Passage provided:
== Segment start ==
As the “winter” progressed, eating and the threat of boredom were no longer the only problems that Miranda’s family had to face. Now there was the fear of keeping warm, the sunroom caving in on them due to the snow and even being able to go into town. When Matt arrived home, he spent most of his time cutting wood. Because Miranda had a wood stove they wouldn’t have to worry about freezing, but the wood stove would only heat one room. Another issue was the fact that oil, gas and natural gas were running out. With a lack of gas, there would be no source of heat for the rest of the house. Eventually Miranda, her mom and her brothers all move into the sunroom where the wood stove was placed. Later, this sanctuary become dangerous when the threat of caving in occurs. Even Matt said “we need to clear the snow off the roof of the sunroom… snow can be heavy and we don’t know if this is the last of it for the winter. We don’t want the roof caving in on us.” (PG 265) So another “chore of survival” would have to be sweeping the snow off of the sunroom.

Even the threat of a flu caused problems for Miranda. One day, her mother and brothers came down with a bad case of the flu. At first Matt was able to help Miranda with Johnny but then he too came down with the flue. With no medical knowledge on what to do, Miranda took her father’s skis and raced the hospital to find Peter, her mother’s boyfriend who had come to help them previously when her mother sprained her ankle. When she arrived, she discovered that Peter had died due to the flu and that the two nurses who were still able to help, couldn’t help her. They simply told Miranda to give up hope and spend whatever time they had left with them. Despite what the nurses said Miranda did what she could for her family and they got better. After an incident with the wood stove, however, Matt had some long term after effects on his body, weakening it.

It’s all of these issues that keep people reading. Some readers may throw the book at a wall and yell “this isn’t going to get any better!” Others will continue to read in the hopes that thing will get better. And at times they do. There’s the times when a birthday or holiday came around, and Miranda’s family would laugh like they used to. Then there were just time when they were having fun together, forgetting about their situation. It’s these happy moments that can give hope to the reader, that there will be a happy ending.
== Segment end ==
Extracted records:
== Segment start ==
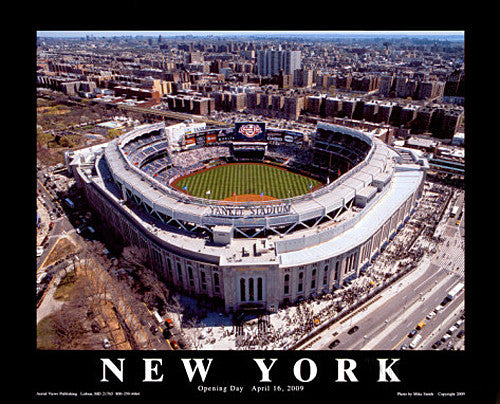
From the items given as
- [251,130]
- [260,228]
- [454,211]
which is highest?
[251,130]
== Segment end ==
Things to do:
a. In the passage about Miranda's family's winter, whom did Miranda go to the hospital to find when her family had the flu?
b. Resume the passage about Miranda's family's winter, beginning after its final sentence.

Answers for the exercise:
a. Peter, her mother's boyfriend.

b.
Another page turner is the family hope. Each member knew things would get worse before they got better, but they each still had hope. The strength of family ties in Miranda’s family is a good reason for people to continue reading. To some readers it may issue the challenge of what will break this family. There are moments in that book surrounding mother and daughter disputes, gluttony over some chocolate chips and even the stress of survival that do cause issues for the family. The family pulls through anyway.

The reason that I have stated as to why readers would continue to read is the reasons why I didn’t stop. Normally a book like this would churn my stomach and infuriate me. This one, however, gave me some kind of rush. The rush of what’s around the corner and what will happen next will always get readers reading. This rush is why many people continue to watch a TV series that others have already given up on. However, it’s also for these reasons that people wouldn’t read the book. Readers do enjoy conflict, but not ones as semi-realistic as the one’s Miranda goes through. It makes readers fearful for the future and begin to ask the most dangerous question: what if? What if the moon actually gets hit by a meteor? What if this actually happens? These questions strike fear into the vary bases of peoples souls. The fear of these answers being questions is a huge factor as to why people wouldn’t read ‘Life As We Knew It”. It’s also a reason others will read it. Some will take the chance for these questions to be answered. Those chance takers will be greatly awarded by Mr. Pfeffer’s writing style and storytelling skills. They will experience the rush of going grocery shopping with Miranda and the sorrow when she loses a loved one, unlike the ‘play it safe’ readers who will miss out on these experiences.